I Challenge You To…

This week’s challenge is to write a story, limerick or poem on the subject of:

Pets

Last week’s challenge was to write about holidays. You sent in some great pieces. Here are a few:

Here’s a belter from Keith Channing:

I don’t know if maybe you’ve heard
That to go on vacation’s absurd.
There’s fun to be had
But what drives people mad
Is the hours in the big silver bird.

I was so pleased to see Peter Wells join in this week:

There’s nothing I cannot shirk,
Certainly that includes work
Don’t talk of my duty
Or facing “Reality”
I just want to finish dessert.

Now for Kevin‘s:

Lonely men abroad
Get bored
With sea and sand
And command
A peach
Upon the sun kissed beach.

Perchance
Man will dance
With a mermaid
And having played
Return home to his humdrum life.

In foreign parts
No hearts
Are broken, though his wife
May discover
That his lover
Provided him with more
Than he bargained for …

And another one from Kevin – a little lighter, this time:

There was a young lady called Fay
Who went on holiday
She sat on a deckchair
With her teddy bear
In a field in the month of May.

And a huge welcome to Melissa Barker-Simpson:

The was an old woman from Leeds
who was tired from all her good deeds
so she went on strike
climbed on her bike
and cycled away in her tweeds.

And two from the talented Jason Moody:

Each year from our cultured(?) green plane.
We migrate, en-mass t’ Spain
Our manners amiss
As we burn to a crisp
And laugh at folk, back home in the rain.

The thought of our hols made me beam
Sun, sea and sand – what a dream
I unpacked my case
And my heart quickened pace
Instead of P20 – salad cream.

Last, and by no means least, is the entertaining Martin Strike:

BEING FRANK ABOUT FRONK

Frank insisted that his name was pronounced ‘Fronk’ when he took his summer holiday, which he found far more in keeping. These were his favourite two weeks of his year for which he started preparations months in advance, sowing onions in his allotment and growing a slim moustache that he waxed as soon as it was long enough.

Frank had become obsessed by France when, aged thirteen, he fell in love with his French teacher, Miss Mecredi, as did all the other boys at West Berks Grammar. In lessons, he would daydream, picturing himself as the Xavier from his text book, with Miss Mecredi being Mme DuPont, living together in a maison in the French countryside with Serge, their pet monkey. The day Miss Mecredi missed a button on her blouse sufficient to inadvertently expose the bottom edge of her bra and the top of her belly to him and the rest of 3T he rated as the pinnacle of his education and still the most erotic moment of his life.

Now, some ten years on, France and everything French still held an aura of excitement, romance and with a slow bucolic way of life not available in downtown Newbury.

But Frank was disappointedly British. Despite his longings, he never got to grips with speaking French, even though he still remembered the words for certain things, like stylo for pen for example, but irregular verbs and past participles had always made him shudder, so he could never string his sparse array of nouns into coherent sentences. This made him terrified of actually visiting France, although he had taken a weekend ferry trip to Calais a few years ago with his cousin. He had loved it; sitting outside a cafe sipping café in the town square after walking the aisles of the hypermarket, marvelling at the unusual kinds of biscuits, the colourful range of misshapen vegetables and the tank at the back containing live crabs. How he wished he was French. But his cousin had found the trip boring, and with no travel partner, Frank had never returned to the home he’d never had.

------------

WHAT YOU WILL DO:
A. In the writing-challenge post, with whom did Frank fall in love at the age of thirteen?
B. Continue the writing-challenge post after its final sentence, carrying on the story of Frank.

------------

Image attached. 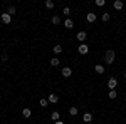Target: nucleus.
<instances>
[{
  "instance_id": "nucleus-1",
  "label": "nucleus",
  "mask_w": 126,
  "mask_h": 124,
  "mask_svg": "<svg viewBox=\"0 0 126 124\" xmlns=\"http://www.w3.org/2000/svg\"><path fill=\"white\" fill-rule=\"evenodd\" d=\"M114 57H116V55H114L113 50H106V54H104V62H106L108 66H111V64L114 62Z\"/></svg>"
},
{
  "instance_id": "nucleus-2",
  "label": "nucleus",
  "mask_w": 126,
  "mask_h": 124,
  "mask_svg": "<svg viewBox=\"0 0 126 124\" xmlns=\"http://www.w3.org/2000/svg\"><path fill=\"white\" fill-rule=\"evenodd\" d=\"M116 86H118V79H116V77H111V79L108 81V87H109V89L113 91V89H114Z\"/></svg>"
},
{
  "instance_id": "nucleus-3",
  "label": "nucleus",
  "mask_w": 126,
  "mask_h": 124,
  "mask_svg": "<svg viewBox=\"0 0 126 124\" xmlns=\"http://www.w3.org/2000/svg\"><path fill=\"white\" fill-rule=\"evenodd\" d=\"M78 50H79V54H84V55H86L87 52H89V47H87V44H81L78 47Z\"/></svg>"
},
{
  "instance_id": "nucleus-4",
  "label": "nucleus",
  "mask_w": 126,
  "mask_h": 124,
  "mask_svg": "<svg viewBox=\"0 0 126 124\" xmlns=\"http://www.w3.org/2000/svg\"><path fill=\"white\" fill-rule=\"evenodd\" d=\"M62 76L64 77H71L72 76V69H71V67H62Z\"/></svg>"
},
{
  "instance_id": "nucleus-5",
  "label": "nucleus",
  "mask_w": 126,
  "mask_h": 124,
  "mask_svg": "<svg viewBox=\"0 0 126 124\" xmlns=\"http://www.w3.org/2000/svg\"><path fill=\"white\" fill-rule=\"evenodd\" d=\"M0 19H2V22H3V24H5V25H7V24H10V22H12V17H10L9 14H2V17H0Z\"/></svg>"
},
{
  "instance_id": "nucleus-6",
  "label": "nucleus",
  "mask_w": 126,
  "mask_h": 124,
  "mask_svg": "<svg viewBox=\"0 0 126 124\" xmlns=\"http://www.w3.org/2000/svg\"><path fill=\"white\" fill-rule=\"evenodd\" d=\"M96 19H97V17H96V14H93V12H89V14L86 15V20L89 22V24H93V22H94Z\"/></svg>"
},
{
  "instance_id": "nucleus-7",
  "label": "nucleus",
  "mask_w": 126,
  "mask_h": 124,
  "mask_svg": "<svg viewBox=\"0 0 126 124\" xmlns=\"http://www.w3.org/2000/svg\"><path fill=\"white\" fill-rule=\"evenodd\" d=\"M82 121H84V123H91V121H93V114H91V112H84Z\"/></svg>"
},
{
  "instance_id": "nucleus-8",
  "label": "nucleus",
  "mask_w": 126,
  "mask_h": 124,
  "mask_svg": "<svg viewBox=\"0 0 126 124\" xmlns=\"http://www.w3.org/2000/svg\"><path fill=\"white\" fill-rule=\"evenodd\" d=\"M49 102H52V104H56V102H59V97H57V94H50L49 96V99H47Z\"/></svg>"
},
{
  "instance_id": "nucleus-9",
  "label": "nucleus",
  "mask_w": 126,
  "mask_h": 124,
  "mask_svg": "<svg viewBox=\"0 0 126 124\" xmlns=\"http://www.w3.org/2000/svg\"><path fill=\"white\" fill-rule=\"evenodd\" d=\"M94 72H96V74H104V67L97 64V66H94Z\"/></svg>"
},
{
  "instance_id": "nucleus-10",
  "label": "nucleus",
  "mask_w": 126,
  "mask_h": 124,
  "mask_svg": "<svg viewBox=\"0 0 126 124\" xmlns=\"http://www.w3.org/2000/svg\"><path fill=\"white\" fill-rule=\"evenodd\" d=\"M86 32H78V40H81L82 44H84V40H86Z\"/></svg>"
},
{
  "instance_id": "nucleus-11",
  "label": "nucleus",
  "mask_w": 126,
  "mask_h": 124,
  "mask_svg": "<svg viewBox=\"0 0 126 124\" xmlns=\"http://www.w3.org/2000/svg\"><path fill=\"white\" fill-rule=\"evenodd\" d=\"M113 7H114L116 10H121L123 9V2H121V0H116V2L113 3Z\"/></svg>"
},
{
  "instance_id": "nucleus-12",
  "label": "nucleus",
  "mask_w": 126,
  "mask_h": 124,
  "mask_svg": "<svg viewBox=\"0 0 126 124\" xmlns=\"http://www.w3.org/2000/svg\"><path fill=\"white\" fill-rule=\"evenodd\" d=\"M22 116H24V117H30V116H32V111H30L29 107H25V109L22 111Z\"/></svg>"
},
{
  "instance_id": "nucleus-13",
  "label": "nucleus",
  "mask_w": 126,
  "mask_h": 124,
  "mask_svg": "<svg viewBox=\"0 0 126 124\" xmlns=\"http://www.w3.org/2000/svg\"><path fill=\"white\" fill-rule=\"evenodd\" d=\"M78 112H79L78 107H69V114L72 116V117H74V116H78Z\"/></svg>"
},
{
  "instance_id": "nucleus-14",
  "label": "nucleus",
  "mask_w": 126,
  "mask_h": 124,
  "mask_svg": "<svg viewBox=\"0 0 126 124\" xmlns=\"http://www.w3.org/2000/svg\"><path fill=\"white\" fill-rule=\"evenodd\" d=\"M64 25H66V29H72V27H74V22H72L71 19H67L66 22H64Z\"/></svg>"
},
{
  "instance_id": "nucleus-15",
  "label": "nucleus",
  "mask_w": 126,
  "mask_h": 124,
  "mask_svg": "<svg viewBox=\"0 0 126 124\" xmlns=\"http://www.w3.org/2000/svg\"><path fill=\"white\" fill-rule=\"evenodd\" d=\"M46 9H49V10L54 9V2L52 0H46Z\"/></svg>"
},
{
  "instance_id": "nucleus-16",
  "label": "nucleus",
  "mask_w": 126,
  "mask_h": 124,
  "mask_svg": "<svg viewBox=\"0 0 126 124\" xmlns=\"http://www.w3.org/2000/svg\"><path fill=\"white\" fill-rule=\"evenodd\" d=\"M15 12H17V9H15V7H14V5H10V7H9V10H7V14H9L10 17H12V15H14V14H15Z\"/></svg>"
},
{
  "instance_id": "nucleus-17",
  "label": "nucleus",
  "mask_w": 126,
  "mask_h": 124,
  "mask_svg": "<svg viewBox=\"0 0 126 124\" xmlns=\"http://www.w3.org/2000/svg\"><path fill=\"white\" fill-rule=\"evenodd\" d=\"M116 96H118V92L114 91V89H113V91H109V94H108V97H109V99H116Z\"/></svg>"
},
{
  "instance_id": "nucleus-18",
  "label": "nucleus",
  "mask_w": 126,
  "mask_h": 124,
  "mask_svg": "<svg viewBox=\"0 0 126 124\" xmlns=\"http://www.w3.org/2000/svg\"><path fill=\"white\" fill-rule=\"evenodd\" d=\"M50 66L57 67V66H59V59H57V57H52V59H50Z\"/></svg>"
},
{
  "instance_id": "nucleus-19",
  "label": "nucleus",
  "mask_w": 126,
  "mask_h": 124,
  "mask_svg": "<svg viewBox=\"0 0 126 124\" xmlns=\"http://www.w3.org/2000/svg\"><path fill=\"white\" fill-rule=\"evenodd\" d=\"M52 24H54V25L61 24V17H59V15H54V17H52Z\"/></svg>"
},
{
  "instance_id": "nucleus-20",
  "label": "nucleus",
  "mask_w": 126,
  "mask_h": 124,
  "mask_svg": "<svg viewBox=\"0 0 126 124\" xmlns=\"http://www.w3.org/2000/svg\"><path fill=\"white\" fill-rule=\"evenodd\" d=\"M50 117H52L54 121H59V111H54V112L50 114Z\"/></svg>"
},
{
  "instance_id": "nucleus-21",
  "label": "nucleus",
  "mask_w": 126,
  "mask_h": 124,
  "mask_svg": "<svg viewBox=\"0 0 126 124\" xmlns=\"http://www.w3.org/2000/svg\"><path fill=\"white\" fill-rule=\"evenodd\" d=\"M109 19H111V15H109L108 12H106V14H103V22H108Z\"/></svg>"
},
{
  "instance_id": "nucleus-22",
  "label": "nucleus",
  "mask_w": 126,
  "mask_h": 124,
  "mask_svg": "<svg viewBox=\"0 0 126 124\" xmlns=\"http://www.w3.org/2000/svg\"><path fill=\"white\" fill-rule=\"evenodd\" d=\"M61 52H62V47L61 45H56L54 47V54H61Z\"/></svg>"
},
{
  "instance_id": "nucleus-23",
  "label": "nucleus",
  "mask_w": 126,
  "mask_h": 124,
  "mask_svg": "<svg viewBox=\"0 0 126 124\" xmlns=\"http://www.w3.org/2000/svg\"><path fill=\"white\" fill-rule=\"evenodd\" d=\"M94 3H96L97 7H103V5H104V3H106V2H104V0H96V2H94Z\"/></svg>"
},
{
  "instance_id": "nucleus-24",
  "label": "nucleus",
  "mask_w": 126,
  "mask_h": 124,
  "mask_svg": "<svg viewBox=\"0 0 126 124\" xmlns=\"http://www.w3.org/2000/svg\"><path fill=\"white\" fill-rule=\"evenodd\" d=\"M47 104H49V101H47V99H40V106H42V107H46Z\"/></svg>"
},
{
  "instance_id": "nucleus-25",
  "label": "nucleus",
  "mask_w": 126,
  "mask_h": 124,
  "mask_svg": "<svg viewBox=\"0 0 126 124\" xmlns=\"http://www.w3.org/2000/svg\"><path fill=\"white\" fill-rule=\"evenodd\" d=\"M62 14H64V15H69V14H71V9H69V7H64Z\"/></svg>"
},
{
  "instance_id": "nucleus-26",
  "label": "nucleus",
  "mask_w": 126,
  "mask_h": 124,
  "mask_svg": "<svg viewBox=\"0 0 126 124\" xmlns=\"http://www.w3.org/2000/svg\"><path fill=\"white\" fill-rule=\"evenodd\" d=\"M2 62H5V60H9V55H7V54H2Z\"/></svg>"
},
{
  "instance_id": "nucleus-27",
  "label": "nucleus",
  "mask_w": 126,
  "mask_h": 124,
  "mask_svg": "<svg viewBox=\"0 0 126 124\" xmlns=\"http://www.w3.org/2000/svg\"><path fill=\"white\" fill-rule=\"evenodd\" d=\"M54 124H64V123H62V121H56Z\"/></svg>"
},
{
  "instance_id": "nucleus-28",
  "label": "nucleus",
  "mask_w": 126,
  "mask_h": 124,
  "mask_svg": "<svg viewBox=\"0 0 126 124\" xmlns=\"http://www.w3.org/2000/svg\"><path fill=\"white\" fill-rule=\"evenodd\" d=\"M125 79H126V72H125Z\"/></svg>"
}]
</instances>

------------

ANSWERS FOR THIS EXERCISE:
A. His French teacher, Miss Mecredi.

B.
His fear of the French language meant he spent his summer holidays cycling around Berkshire dressed as a French onion seller. This was no fancy dress, he was as authentic as he could make it – blue-and-white stripy top, black beret and trousers, red neckerchief. He wove his ripe onions into strings in a French plait which he bore round his neck before setting off at a gentle pace on his heavy bicycle along the country roads of Newbury and beyond. With camping gear in the basket, he stopped at every village for an ice cream or just to sit on a bench and smile. Sometimes he even sold a few onions, more often he was ridiculed, or just stared at. But he didn’t mind – he loved travelling like this and sleeping under the stars.

This year he stopped to see the Newbury Summer Show. Pushing his bicycle through the stalls, Frank was admiring the rare cattle breeds and heritage chickens when someone called out to him, “Oi, Pierre! – over here!” He turned to see a man running towards him from a marquee.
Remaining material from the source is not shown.